▸ WHAT YOU WILL DO:
1. Count the lines in the entries containing the string "that", with uppercase and lowercase treated as different, and give only the number.
2. Write the next part of the Hagia Sophia essay, starting right after its last sentence.

▸ TEXT BLOCK:
+ + + +
Erdogan, Islamism and the Hagia Sophia Controversy, By Professor Hussein Solomon

15 Jul

Editor’s Note:  Global Action’s interest in the protection of cultural heritage (specifically from destruction and misuse by terrorists) was awakened by an initiative introduced in 2015 by Italy and Jordan.  A quote by then UNESCO Director-General, Irina Bokova, impressed us at the time and which this important reflection from Professor Solomon called to mind:  “Culture is on the frontline of conflict – we must place it at the heart of peacebuilding,” she noted.  As Solomon intimates here, the recent decision by Turkey’s president to shift the status of Hagia Sophia does not further peacebuilding interests or, for that matter, the religious interests of Turkish Islamists. 

There is a wonderful story about Caliph Umar which I am particularly drawn to as a Muslim. Following the siege of Jerusalem between 636 and 638, the Patriarch Sophronius agreed to surrender the city only on condition that he surrendered to the Caliph personally. Caliph Umar duly traveled to the city, accepted the surrender and provided a guarantee of civil and religious liberty to all Christians residing there. Moreover, following almost half a millennium of oppressive Roman rule, the caliph allowed Jews to return to live inside the city. Caliph Umar’s ten-day sojourn in Jerusalem was important for another reason too, which has great relevance to contemporary times as we now struggle to reside in multi-faith communities. One day, during Muslim mid-day prayers, Patriarch Sophronius invited the caliph to pray in the Church of the Holy Sepulchre. Caliph Umar, however, politely declined the invitation fearing that it might endanger the Church as a place of Christian worship. In other words, he feared that Muslims might use his prayer in the Church as a reason to convert the church into a mosque.
+ + + +
▸ GIVEN INFORMATION:
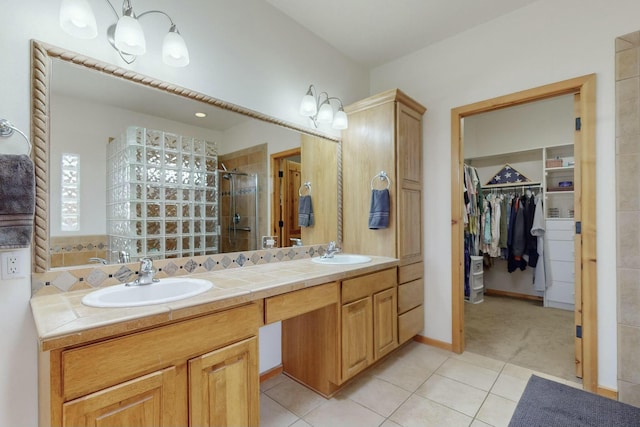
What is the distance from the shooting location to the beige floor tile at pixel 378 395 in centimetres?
184

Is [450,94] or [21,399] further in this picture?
[450,94]

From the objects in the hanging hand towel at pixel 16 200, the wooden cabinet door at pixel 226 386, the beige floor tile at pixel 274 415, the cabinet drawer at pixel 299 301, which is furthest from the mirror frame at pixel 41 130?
the beige floor tile at pixel 274 415

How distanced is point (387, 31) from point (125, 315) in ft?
8.97

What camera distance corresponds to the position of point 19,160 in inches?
44.1

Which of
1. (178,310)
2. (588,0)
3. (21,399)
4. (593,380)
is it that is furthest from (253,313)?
(588,0)

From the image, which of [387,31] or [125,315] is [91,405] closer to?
[125,315]

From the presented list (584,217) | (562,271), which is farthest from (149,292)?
(562,271)

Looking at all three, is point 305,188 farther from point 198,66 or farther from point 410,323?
point 410,323

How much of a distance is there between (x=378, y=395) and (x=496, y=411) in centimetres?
70

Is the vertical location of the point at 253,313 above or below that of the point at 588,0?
below

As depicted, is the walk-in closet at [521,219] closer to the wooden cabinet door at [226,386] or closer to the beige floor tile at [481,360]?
the beige floor tile at [481,360]

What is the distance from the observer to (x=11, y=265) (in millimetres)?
1176

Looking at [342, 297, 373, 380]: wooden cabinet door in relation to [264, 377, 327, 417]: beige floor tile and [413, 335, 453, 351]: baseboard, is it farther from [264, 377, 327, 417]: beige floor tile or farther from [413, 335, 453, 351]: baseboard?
[413, 335, 453, 351]: baseboard

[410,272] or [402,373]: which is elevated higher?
[410,272]
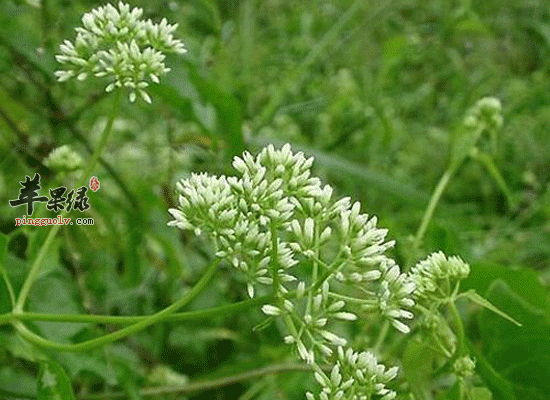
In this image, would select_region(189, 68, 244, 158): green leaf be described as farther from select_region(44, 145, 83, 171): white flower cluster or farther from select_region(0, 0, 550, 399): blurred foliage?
select_region(44, 145, 83, 171): white flower cluster

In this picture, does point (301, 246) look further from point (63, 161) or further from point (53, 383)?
point (63, 161)

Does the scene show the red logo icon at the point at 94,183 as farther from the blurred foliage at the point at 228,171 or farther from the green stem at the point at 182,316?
the green stem at the point at 182,316

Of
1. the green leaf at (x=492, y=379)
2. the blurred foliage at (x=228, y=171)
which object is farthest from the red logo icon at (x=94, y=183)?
the green leaf at (x=492, y=379)

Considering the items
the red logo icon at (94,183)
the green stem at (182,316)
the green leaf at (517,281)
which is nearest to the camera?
the green stem at (182,316)

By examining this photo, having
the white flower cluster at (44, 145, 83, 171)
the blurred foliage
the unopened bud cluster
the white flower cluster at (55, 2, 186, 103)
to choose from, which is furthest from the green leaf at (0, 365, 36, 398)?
the unopened bud cluster

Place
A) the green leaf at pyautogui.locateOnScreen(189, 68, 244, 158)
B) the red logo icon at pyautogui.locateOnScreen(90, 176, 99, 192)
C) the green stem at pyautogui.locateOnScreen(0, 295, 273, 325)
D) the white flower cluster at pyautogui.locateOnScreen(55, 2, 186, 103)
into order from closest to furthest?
the green stem at pyautogui.locateOnScreen(0, 295, 273, 325) < the white flower cluster at pyautogui.locateOnScreen(55, 2, 186, 103) < the green leaf at pyautogui.locateOnScreen(189, 68, 244, 158) < the red logo icon at pyautogui.locateOnScreen(90, 176, 99, 192)

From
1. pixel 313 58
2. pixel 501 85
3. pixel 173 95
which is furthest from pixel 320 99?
pixel 501 85

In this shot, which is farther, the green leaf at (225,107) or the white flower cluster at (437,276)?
the green leaf at (225,107)

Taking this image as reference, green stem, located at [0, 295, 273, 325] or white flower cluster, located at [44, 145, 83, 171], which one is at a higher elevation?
white flower cluster, located at [44, 145, 83, 171]
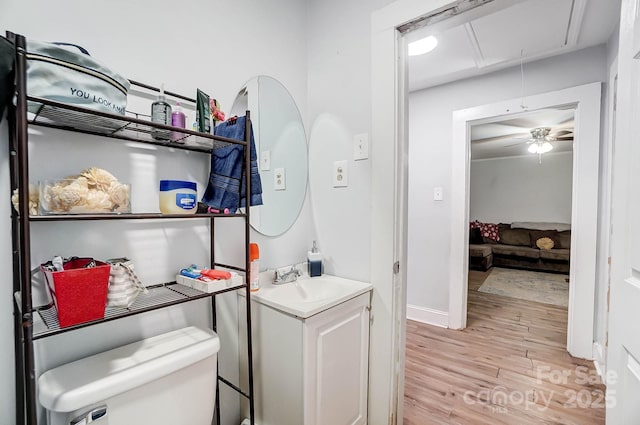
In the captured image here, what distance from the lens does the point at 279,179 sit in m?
1.58

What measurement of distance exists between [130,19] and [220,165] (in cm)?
58

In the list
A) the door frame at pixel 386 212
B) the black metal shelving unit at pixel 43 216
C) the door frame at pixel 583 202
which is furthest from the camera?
the door frame at pixel 583 202

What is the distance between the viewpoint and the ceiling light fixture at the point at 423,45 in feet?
6.58

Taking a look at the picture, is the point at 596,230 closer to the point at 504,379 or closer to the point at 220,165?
the point at 504,379

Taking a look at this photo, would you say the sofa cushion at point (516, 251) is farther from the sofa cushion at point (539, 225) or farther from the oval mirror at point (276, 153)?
the oval mirror at point (276, 153)

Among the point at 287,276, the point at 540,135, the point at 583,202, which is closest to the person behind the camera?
the point at 287,276

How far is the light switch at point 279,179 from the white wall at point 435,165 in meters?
1.82

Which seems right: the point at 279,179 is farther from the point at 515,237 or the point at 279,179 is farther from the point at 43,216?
the point at 515,237

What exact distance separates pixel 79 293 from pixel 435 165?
2832mm

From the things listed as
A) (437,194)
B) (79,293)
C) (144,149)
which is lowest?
(79,293)

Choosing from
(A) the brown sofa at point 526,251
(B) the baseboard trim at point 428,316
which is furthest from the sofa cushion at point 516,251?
(B) the baseboard trim at point 428,316

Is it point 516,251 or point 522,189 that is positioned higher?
point 522,189

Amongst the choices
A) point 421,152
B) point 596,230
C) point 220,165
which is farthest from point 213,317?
point 596,230

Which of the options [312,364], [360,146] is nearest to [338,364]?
[312,364]
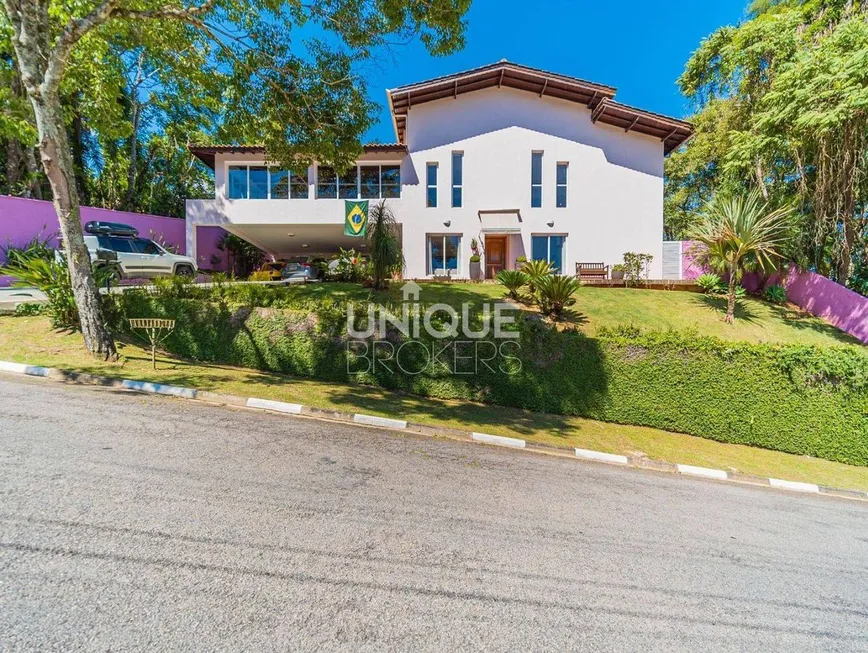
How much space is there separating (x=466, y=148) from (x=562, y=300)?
11.1 m

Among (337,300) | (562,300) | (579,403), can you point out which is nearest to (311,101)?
(337,300)

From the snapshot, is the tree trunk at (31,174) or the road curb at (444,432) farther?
the tree trunk at (31,174)

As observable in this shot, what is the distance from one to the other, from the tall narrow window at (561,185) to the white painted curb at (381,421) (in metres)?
15.4

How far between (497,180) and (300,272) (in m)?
10.5

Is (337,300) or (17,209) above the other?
(17,209)

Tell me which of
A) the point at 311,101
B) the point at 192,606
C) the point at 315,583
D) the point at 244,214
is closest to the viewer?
the point at 192,606

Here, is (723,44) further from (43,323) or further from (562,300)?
(43,323)

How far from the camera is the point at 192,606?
2193 millimetres

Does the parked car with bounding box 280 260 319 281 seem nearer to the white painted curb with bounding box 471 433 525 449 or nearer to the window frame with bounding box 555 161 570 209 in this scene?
the window frame with bounding box 555 161 570 209

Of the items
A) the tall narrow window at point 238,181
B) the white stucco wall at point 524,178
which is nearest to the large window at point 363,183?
the white stucco wall at point 524,178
+ + + +
▸ RESPONSES PER TASK:
1. 3

2.
Islamists such as Turkish strongman President Erdogan revere the Rashidun or rightly guided caliphs such as Umar and seek to emulate them. Sadly, with his decision to convert Istanbul’s iconic Hagia Sophia into a mosque again, Erdogan is moving in the opposite direction of Caliph Umar. Originally, built by Emperor Justinian I in 537, it lies at the spiritual heart of Orthodox Christianity. Following the Ottoman conquest of then Constantinople in 1453, it was converted into a mosque. Under the staunchly secular leadership of Mustafa Kemal Ataturk, Hagia Sophia was converted into a museum that transcends different faiths and cultures with its minarets on the perimeter and Byzantine Christian mosaics adorning it. Orhan Pamuk, Turkey’s most famous novelist opined, “To convert it back into a mosque is to say to the rest of the world unfortunately we are not secular anymore. There are millions of secular Turks like me who are crying against this but their voices are not heard”.

So what is driving Ankara’s desire to open the Hagia Sophia to prayers once more. For some, it is a cynical political act. With an economy in free fall, with growing repression and corruption, Erdogan is trying to once again appeal to his devout Muslim base. For others, the conversion of Hagia Sophia back to a mosque is in keeping with Erdogan’s 2012 declaration that his aim is to raise devout generations of Muslims. If one accepts the former explanation, the Hagia Sophia controversy, will only result in a short-term bump in Erdogan’s flagging popularity. It will do nothing for the structural reforms urgently required for the economy. It will not reverse the corruption and nepotism which has characterized his rule nor assist in creating a freer society.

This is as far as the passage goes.